◆ **Work instructions**
Rewrite the data below, changing "Return masks as SVG" to "Give the masks in SVG form" everywhere and keeping everything else the same. Omit the pictures from your answer.

[Lines of data]
[Begin]
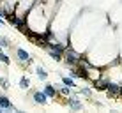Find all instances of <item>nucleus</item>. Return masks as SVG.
<instances>
[{"label": "nucleus", "instance_id": "39448f33", "mask_svg": "<svg viewBox=\"0 0 122 113\" xmlns=\"http://www.w3.org/2000/svg\"><path fill=\"white\" fill-rule=\"evenodd\" d=\"M16 55H18V60L21 62H30V55H28V51H25V49H16Z\"/></svg>", "mask_w": 122, "mask_h": 113}, {"label": "nucleus", "instance_id": "20e7f679", "mask_svg": "<svg viewBox=\"0 0 122 113\" xmlns=\"http://www.w3.org/2000/svg\"><path fill=\"white\" fill-rule=\"evenodd\" d=\"M0 106H2L4 110H12V111L16 110V108H14V106L11 104V101H9V99L5 97V95H0Z\"/></svg>", "mask_w": 122, "mask_h": 113}, {"label": "nucleus", "instance_id": "ddd939ff", "mask_svg": "<svg viewBox=\"0 0 122 113\" xmlns=\"http://www.w3.org/2000/svg\"><path fill=\"white\" fill-rule=\"evenodd\" d=\"M0 87H2V88H9V81H7V78H2L0 79Z\"/></svg>", "mask_w": 122, "mask_h": 113}, {"label": "nucleus", "instance_id": "f3484780", "mask_svg": "<svg viewBox=\"0 0 122 113\" xmlns=\"http://www.w3.org/2000/svg\"><path fill=\"white\" fill-rule=\"evenodd\" d=\"M0 23H4V18H2V11H0Z\"/></svg>", "mask_w": 122, "mask_h": 113}, {"label": "nucleus", "instance_id": "dca6fc26", "mask_svg": "<svg viewBox=\"0 0 122 113\" xmlns=\"http://www.w3.org/2000/svg\"><path fill=\"white\" fill-rule=\"evenodd\" d=\"M80 92H81L83 95H90V88H81Z\"/></svg>", "mask_w": 122, "mask_h": 113}, {"label": "nucleus", "instance_id": "9b49d317", "mask_svg": "<svg viewBox=\"0 0 122 113\" xmlns=\"http://www.w3.org/2000/svg\"><path fill=\"white\" fill-rule=\"evenodd\" d=\"M28 87H30V79H28V78H21V79H20V88L27 90Z\"/></svg>", "mask_w": 122, "mask_h": 113}, {"label": "nucleus", "instance_id": "a211bd4d", "mask_svg": "<svg viewBox=\"0 0 122 113\" xmlns=\"http://www.w3.org/2000/svg\"><path fill=\"white\" fill-rule=\"evenodd\" d=\"M0 113H4V108H2V106H0Z\"/></svg>", "mask_w": 122, "mask_h": 113}, {"label": "nucleus", "instance_id": "f257e3e1", "mask_svg": "<svg viewBox=\"0 0 122 113\" xmlns=\"http://www.w3.org/2000/svg\"><path fill=\"white\" fill-rule=\"evenodd\" d=\"M64 46H60V44H53V46H50V57L53 58V60H62V55H64Z\"/></svg>", "mask_w": 122, "mask_h": 113}, {"label": "nucleus", "instance_id": "2eb2a0df", "mask_svg": "<svg viewBox=\"0 0 122 113\" xmlns=\"http://www.w3.org/2000/svg\"><path fill=\"white\" fill-rule=\"evenodd\" d=\"M0 46H4V48H5V46H9V43H7L5 37H0Z\"/></svg>", "mask_w": 122, "mask_h": 113}, {"label": "nucleus", "instance_id": "423d86ee", "mask_svg": "<svg viewBox=\"0 0 122 113\" xmlns=\"http://www.w3.org/2000/svg\"><path fill=\"white\" fill-rule=\"evenodd\" d=\"M67 104H69V108H73V110H81V108H83V104L80 103L78 99H74V97L67 99Z\"/></svg>", "mask_w": 122, "mask_h": 113}, {"label": "nucleus", "instance_id": "9d476101", "mask_svg": "<svg viewBox=\"0 0 122 113\" xmlns=\"http://www.w3.org/2000/svg\"><path fill=\"white\" fill-rule=\"evenodd\" d=\"M36 74H37V76H39L41 79H43V81H44L46 78H48V73H46L43 67H37V69H36Z\"/></svg>", "mask_w": 122, "mask_h": 113}, {"label": "nucleus", "instance_id": "6e6552de", "mask_svg": "<svg viewBox=\"0 0 122 113\" xmlns=\"http://www.w3.org/2000/svg\"><path fill=\"white\" fill-rule=\"evenodd\" d=\"M44 94L48 95V97H55V95H57V90L53 88V85L46 83V87H44Z\"/></svg>", "mask_w": 122, "mask_h": 113}, {"label": "nucleus", "instance_id": "f03ea898", "mask_svg": "<svg viewBox=\"0 0 122 113\" xmlns=\"http://www.w3.org/2000/svg\"><path fill=\"white\" fill-rule=\"evenodd\" d=\"M64 60L67 62L69 65H76V64H80V57L76 55L74 51H71V49H67V51H64Z\"/></svg>", "mask_w": 122, "mask_h": 113}, {"label": "nucleus", "instance_id": "1a4fd4ad", "mask_svg": "<svg viewBox=\"0 0 122 113\" xmlns=\"http://www.w3.org/2000/svg\"><path fill=\"white\" fill-rule=\"evenodd\" d=\"M62 83H64L66 87H69V88H74V87H76V83L73 81V78H67V76L62 78Z\"/></svg>", "mask_w": 122, "mask_h": 113}, {"label": "nucleus", "instance_id": "0eeeda50", "mask_svg": "<svg viewBox=\"0 0 122 113\" xmlns=\"http://www.w3.org/2000/svg\"><path fill=\"white\" fill-rule=\"evenodd\" d=\"M73 76H80V78H89V71L85 67H78L73 71Z\"/></svg>", "mask_w": 122, "mask_h": 113}, {"label": "nucleus", "instance_id": "f8f14e48", "mask_svg": "<svg viewBox=\"0 0 122 113\" xmlns=\"http://www.w3.org/2000/svg\"><path fill=\"white\" fill-rule=\"evenodd\" d=\"M0 62H4V64H9V57L5 55V53L0 49Z\"/></svg>", "mask_w": 122, "mask_h": 113}, {"label": "nucleus", "instance_id": "7ed1b4c3", "mask_svg": "<svg viewBox=\"0 0 122 113\" xmlns=\"http://www.w3.org/2000/svg\"><path fill=\"white\" fill-rule=\"evenodd\" d=\"M34 103L46 104V103H48V95H46L44 92H36V94H34Z\"/></svg>", "mask_w": 122, "mask_h": 113}, {"label": "nucleus", "instance_id": "4468645a", "mask_svg": "<svg viewBox=\"0 0 122 113\" xmlns=\"http://www.w3.org/2000/svg\"><path fill=\"white\" fill-rule=\"evenodd\" d=\"M60 94H62V95H69V87L64 85V88H60Z\"/></svg>", "mask_w": 122, "mask_h": 113}]
</instances>
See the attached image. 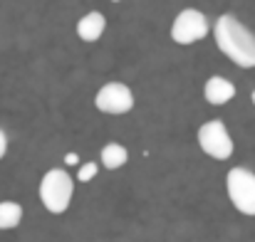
[End]
◆ **Result below**
Find all instances of <item>nucleus</item>. Give the masks in SVG form.
<instances>
[{"label": "nucleus", "instance_id": "39448f33", "mask_svg": "<svg viewBox=\"0 0 122 113\" xmlns=\"http://www.w3.org/2000/svg\"><path fill=\"white\" fill-rule=\"evenodd\" d=\"M16 55H18V60L21 62H30V55H28V51H25V49H16Z\"/></svg>", "mask_w": 122, "mask_h": 113}, {"label": "nucleus", "instance_id": "20e7f679", "mask_svg": "<svg viewBox=\"0 0 122 113\" xmlns=\"http://www.w3.org/2000/svg\"><path fill=\"white\" fill-rule=\"evenodd\" d=\"M0 106H2L4 110H12V111L16 110V108H14V106L11 104V101H9V99L5 97V95H0Z\"/></svg>", "mask_w": 122, "mask_h": 113}, {"label": "nucleus", "instance_id": "ddd939ff", "mask_svg": "<svg viewBox=\"0 0 122 113\" xmlns=\"http://www.w3.org/2000/svg\"><path fill=\"white\" fill-rule=\"evenodd\" d=\"M0 87H2V88H9V81H7V78H2L0 79Z\"/></svg>", "mask_w": 122, "mask_h": 113}, {"label": "nucleus", "instance_id": "f3484780", "mask_svg": "<svg viewBox=\"0 0 122 113\" xmlns=\"http://www.w3.org/2000/svg\"><path fill=\"white\" fill-rule=\"evenodd\" d=\"M0 23H4V18H2V11H0Z\"/></svg>", "mask_w": 122, "mask_h": 113}, {"label": "nucleus", "instance_id": "dca6fc26", "mask_svg": "<svg viewBox=\"0 0 122 113\" xmlns=\"http://www.w3.org/2000/svg\"><path fill=\"white\" fill-rule=\"evenodd\" d=\"M80 92H81L83 95H90V88H81Z\"/></svg>", "mask_w": 122, "mask_h": 113}, {"label": "nucleus", "instance_id": "9b49d317", "mask_svg": "<svg viewBox=\"0 0 122 113\" xmlns=\"http://www.w3.org/2000/svg\"><path fill=\"white\" fill-rule=\"evenodd\" d=\"M28 87H30V79H28V78H21V79H20V88L27 90Z\"/></svg>", "mask_w": 122, "mask_h": 113}, {"label": "nucleus", "instance_id": "a211bd4d", "mask_svg": "<svg viewBox=\"0 0 122 113\" xmlns=\"http://www.w3.org/2000/svg\"><path fill=\"white\" fill-rule=\"evenodd\" d=\"M0 113H4V108H2V106H0Z\"/></svg>", "mask_w": 122, "mask_h": 113}, {"label": "nucleus", "instance_id": "f257e3e1", "mask_svg": "<svg viewBox=\"0 0 122 113\" xmlns=\"http://www.w3.org/2000/svg\"><path fill=\"white\" fill-rule=\"evenodd\" d=\"M64 46H60V44H53V46H50V57L53 58V60H62V55H64Z\"/></svg>", "mask_w": 122, "mask_h": 113}, {"label": "nucleus", "instance_id": "2eb2a0df", "mask_svg": "<svg viewBox=\"0 0 122 113\" xmlns=\"http://www.w3.org/2000/svg\"><path fill=\"white\" fill-rule=\"evenodd\" d=\"M0 46H4V48H5V46H9V43H7L5 37H0Z\"/></svg>", "mask_w": 122, "mask_h": 113}, {"label": "nucleus", "instance_id": "423d86ee", "mask_svg": "<svg viewBox=\"0 0 122 113\" xmlns=\"http://www.w3.org/2000/svg\"><path fill=\"white\" fill-rule=\"evenodd\" d=\"M67 104H69V108H73V110H81V108H83V104L80 103L78 99H74V97L67 99Z\"/></svg>", "mask_w": 122, "mask_h": 113}, {"label": "nucleus", "instance_id": "9d476101", "mask_svg": "<svg viewBox=\"0 0 122 113\" xmlns=\"http://www.w3.org/2000/svg\"><path fill=\"white\" fill-rule=\"evenodd\" d=\"M36 74H37V76H39L41 79H43V81H44L46 78H48V73H46L43 67H37V69H36Z\"/></svg>", "mask_w": 122, "mask_h": 113}, {"label": "nucleus", "instance_id": "6e6552de", "mask_svg": "<svg viewBox=\"0 0 122 113\" xmlns=\"http://www.w3.org/2000/svg\"><path fill=\"white\" fill-rule=\"evenodd\" d=\"M44 94L48 95V97H55V95H57V90L53 88V85L46 83V87H44Z\"/></svg>", "mask_w": 122, "mask_h": 113}, {"label": "nucleus", "instance_id": "f03ea898", "mask_svg": "<svg viewBox=\"0 0 122 113\" xmlns=\"http://www.w3.org/2000/svg\"><path fill=\"white\" fill-rule=\"evenodd\" d=\"M64 60L67 62L69 65H76V64H80V57L76 55L74 51H71V49H67V51H64Z\"/></svg>", "mask_w": 122, "mask_h": 113}, {"label": "nucleus", "instance_id": "1a4fd4ad", "mask_svg": "<svg viewBox=\"0 0 122 113\" xmlns=\"http://www.w3.org/2000/svg\"><path fill=\"white\" fill-rule=\"evenodd\" d=\"M62 83H64L66 87H69V88H74V87H76V83L73 81V78H67V76L62 78Z\"/></svg>", "mask_w": 122, "mask_h": 113}, {"label": "nucleus", "instance_id": "0eeeda50", "mask_svg": "<svg viewBox=\"0 0 122 113\" xmlns=\"http://www.w3.org/2000/svg\"><path fill=\"white\" fill-rule=\"evenodd\" d=\"M73 76H80V78H89V71L85 67H78L73 71Z\"/></svg>", "mask_w": 122, "mask_h": 113}, {"label": "nucleus", "instance_id": "f8f14e48", "mask_svg": "<svg viewBox=\"0 0 122 113\" xmlns=\"http://www.w3.org/2000/svg\"><path fill=\"white\" fill-rule=\"evenodd\" d=\"M0 62H4V64H9V57L5 55V53L0 49Z\"/></svg>", "mask_w": 122, "mask_h": 113}, {"label": "nucleus", "instance_id": "7ed1b4c3", "mask_svg": "<svg viewBox=\"0 0 122 113\" xmlns=\"http://www.w3.org/2000/svg\"><path fill=\"white\" fill-rule=\"evenodd\" d=\"M34 103L46 104V103H48V95H46L44 92H36V94H34Z\"/></svg>", "mask_w": 122, "mask_h": 113}, {"label": "nucleus", "instance_id": "4468645a", "mask_svg": "<svg viewBox=\"0 0 122 113\" xmlns=\"http://www.w3.org/2000/svg\"><path fill=\"white\" fill-rule=\"evenodd\" d=\"M60 94H62V95H69V87L64 85V88H60Z\"/></svg>", "mask_w": 122, "mask_h": 113}]
</instances>
See the attached image. 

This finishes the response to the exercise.